## [本文]
掛川100景 【No.6】 獅子舞かんからまち
三頭の獅子が織りなす躍動感ある舞
掛川大祭の三大余興の1つに、瓦町の『かんからまち』という獅子舞があります(三大余興:「獅子舞かんからまち(瓦町)」、「大獅子(仁藤町)」、「大名行列(奴道中)(西町)」)。
三頭の獅子が舞う、かんからまちの歴史は古く、掛川城が築造された際に、今川氏の重臣である朝比奈備中守が牛頭天王社(現在の龍尾神社)に獅子頭を奉納したのが始まりと言われています。
かんからまちの舞は神格化された舞であり、当時、舞を踊る人は掛川城に草履であがることを許されていたそうです。
400年近く経った現在の掛川大祭でも「神様を見下ろすようなかたちになるため、2階以上からの観覧はおやめください」という注意がされるほどです。
かんからまちをどうミルか?👀
👀01.一頭の雌獅子を巡る愛の物語
かんからまちの獅子は、二頭の雄と一頭の雌の三頭のからなり、雄獅子が『龍』と『尾』、雌獅子は『山』という名前がついています。

## [指示文 1]
エントリーのうち、「What is the distance」を含む行から「5. the plastic」を含む行までを、「framed picture」を「painting」に変えて書き直してください。それ以外はそのままにしてください。
本文とエントリーは、おたがいに関係がありません。

## [提供エントリー]
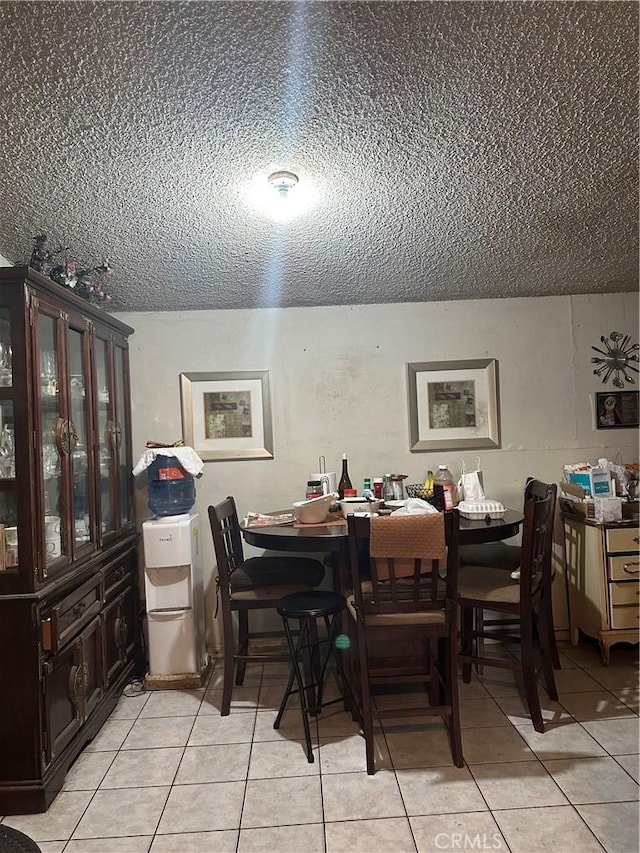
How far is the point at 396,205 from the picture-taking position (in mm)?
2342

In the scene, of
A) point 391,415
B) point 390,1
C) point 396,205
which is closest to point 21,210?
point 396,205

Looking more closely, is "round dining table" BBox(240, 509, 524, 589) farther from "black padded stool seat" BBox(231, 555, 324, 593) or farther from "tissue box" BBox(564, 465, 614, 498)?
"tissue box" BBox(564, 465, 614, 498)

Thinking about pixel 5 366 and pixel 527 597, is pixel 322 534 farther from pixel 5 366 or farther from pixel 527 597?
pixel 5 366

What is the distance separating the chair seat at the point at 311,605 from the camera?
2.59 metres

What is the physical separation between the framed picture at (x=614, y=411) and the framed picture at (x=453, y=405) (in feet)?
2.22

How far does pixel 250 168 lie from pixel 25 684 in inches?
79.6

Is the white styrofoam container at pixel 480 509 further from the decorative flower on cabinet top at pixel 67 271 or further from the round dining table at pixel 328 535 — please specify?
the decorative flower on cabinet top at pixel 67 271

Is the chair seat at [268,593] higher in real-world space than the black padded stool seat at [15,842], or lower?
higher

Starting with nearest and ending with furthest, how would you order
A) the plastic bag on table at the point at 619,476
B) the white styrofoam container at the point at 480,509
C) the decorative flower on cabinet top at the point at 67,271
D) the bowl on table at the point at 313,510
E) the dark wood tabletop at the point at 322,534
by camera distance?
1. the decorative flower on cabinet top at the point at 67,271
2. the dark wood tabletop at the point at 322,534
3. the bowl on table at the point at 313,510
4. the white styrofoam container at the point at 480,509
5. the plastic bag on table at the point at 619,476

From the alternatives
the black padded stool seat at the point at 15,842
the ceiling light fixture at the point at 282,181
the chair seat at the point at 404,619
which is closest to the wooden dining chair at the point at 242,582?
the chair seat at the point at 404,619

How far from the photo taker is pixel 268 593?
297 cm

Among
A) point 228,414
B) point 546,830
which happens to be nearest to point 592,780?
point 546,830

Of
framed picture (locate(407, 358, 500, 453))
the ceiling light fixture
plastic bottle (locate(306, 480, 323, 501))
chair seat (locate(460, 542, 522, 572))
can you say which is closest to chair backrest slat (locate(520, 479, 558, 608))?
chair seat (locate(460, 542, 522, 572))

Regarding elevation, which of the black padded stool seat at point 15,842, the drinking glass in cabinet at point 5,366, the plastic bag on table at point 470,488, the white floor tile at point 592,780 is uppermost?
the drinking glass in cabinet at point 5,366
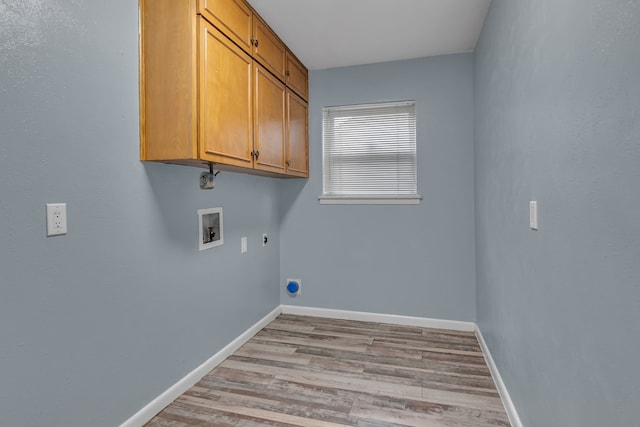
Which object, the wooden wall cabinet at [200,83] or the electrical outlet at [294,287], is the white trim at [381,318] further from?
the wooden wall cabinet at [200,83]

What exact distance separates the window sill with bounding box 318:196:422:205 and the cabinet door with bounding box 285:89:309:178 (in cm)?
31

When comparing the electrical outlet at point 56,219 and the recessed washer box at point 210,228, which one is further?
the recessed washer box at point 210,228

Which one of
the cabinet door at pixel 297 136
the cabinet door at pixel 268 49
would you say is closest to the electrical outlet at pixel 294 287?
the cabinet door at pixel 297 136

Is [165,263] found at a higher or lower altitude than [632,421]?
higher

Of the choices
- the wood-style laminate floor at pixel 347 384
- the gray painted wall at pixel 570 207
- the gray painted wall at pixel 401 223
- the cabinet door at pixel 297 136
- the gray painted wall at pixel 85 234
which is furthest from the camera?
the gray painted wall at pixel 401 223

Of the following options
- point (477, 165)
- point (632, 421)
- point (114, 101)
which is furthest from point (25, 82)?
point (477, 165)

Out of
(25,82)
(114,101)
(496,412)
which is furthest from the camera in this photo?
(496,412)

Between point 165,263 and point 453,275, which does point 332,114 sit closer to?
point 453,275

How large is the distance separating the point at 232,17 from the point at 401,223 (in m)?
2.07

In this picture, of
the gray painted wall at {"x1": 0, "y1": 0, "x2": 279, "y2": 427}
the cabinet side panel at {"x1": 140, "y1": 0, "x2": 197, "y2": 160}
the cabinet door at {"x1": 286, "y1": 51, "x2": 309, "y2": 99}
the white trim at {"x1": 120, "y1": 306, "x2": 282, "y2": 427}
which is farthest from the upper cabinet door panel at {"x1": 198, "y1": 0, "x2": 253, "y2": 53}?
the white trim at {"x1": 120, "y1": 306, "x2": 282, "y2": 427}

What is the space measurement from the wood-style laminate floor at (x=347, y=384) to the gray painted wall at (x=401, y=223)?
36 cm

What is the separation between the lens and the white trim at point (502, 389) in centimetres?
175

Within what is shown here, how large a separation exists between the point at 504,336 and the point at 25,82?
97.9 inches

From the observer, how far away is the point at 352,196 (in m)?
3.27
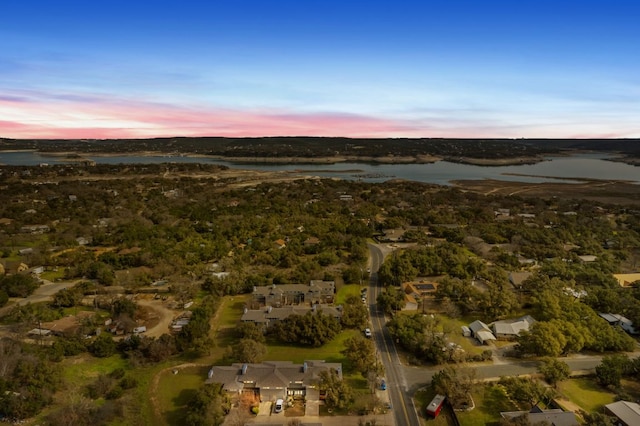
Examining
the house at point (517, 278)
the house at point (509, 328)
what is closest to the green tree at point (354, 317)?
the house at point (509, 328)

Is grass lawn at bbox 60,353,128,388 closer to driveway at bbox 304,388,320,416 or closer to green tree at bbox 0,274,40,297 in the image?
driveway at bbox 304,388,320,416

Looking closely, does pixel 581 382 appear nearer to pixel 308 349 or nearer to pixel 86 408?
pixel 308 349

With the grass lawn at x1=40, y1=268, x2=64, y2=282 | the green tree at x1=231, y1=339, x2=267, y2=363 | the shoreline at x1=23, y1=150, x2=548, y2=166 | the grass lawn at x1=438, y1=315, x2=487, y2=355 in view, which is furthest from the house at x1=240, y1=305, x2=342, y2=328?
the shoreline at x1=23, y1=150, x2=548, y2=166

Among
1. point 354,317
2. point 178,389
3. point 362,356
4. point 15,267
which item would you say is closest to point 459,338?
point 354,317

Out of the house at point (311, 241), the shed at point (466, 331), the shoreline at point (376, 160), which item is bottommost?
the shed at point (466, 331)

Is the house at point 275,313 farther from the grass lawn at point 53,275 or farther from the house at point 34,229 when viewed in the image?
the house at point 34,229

## [指示文 2]
本文では、かんからまちの雌獅子は何という名前だと書かれていますか?

## [解答 1]
What is the distance separating the chair seat at the point at 311,605 from the camera?
2.59 metres

What is the physical separation between the painting at (x=614, y=411) and the painting at (x=453, y=405) (in feet)?
2.22

How far does pixel 250 168 lie from pixel 25 684 in inches?
79.6

Is the white styrofoam container at pixel 480 509 further from the decorative flower on cabinet top at pixel 67 271 or further from the round dining table at pixel 328 535 — please specify?
the decorative flower on cabinet top at pixel 67 271

Is the chair seat at [268,593] higher in real-world space than the black padded stool seat at [15,842], or lower?
higher

Starting with nearest and ending with furthest, how would you order
A) the plastic bag on table at the point at 619,476
B) the white styrofoam container at the point at 480,509
C) the decorative flower on cabinet top at the point at 67,271
D) the bowl on table at the point at 313,510
E) the dark wood tabletop at the point at 322,534
by camera distance?
1. the decorative flower on cabinet top at the point at 67,271
2. the dark wood tabletop at the point at 322,534
3. the bowl on table at the point at 313,510
4. the white styrofoam container at the point at 480,509
5. the plastic bag on table at the point at 619,476

## [解答 2]
『山』です。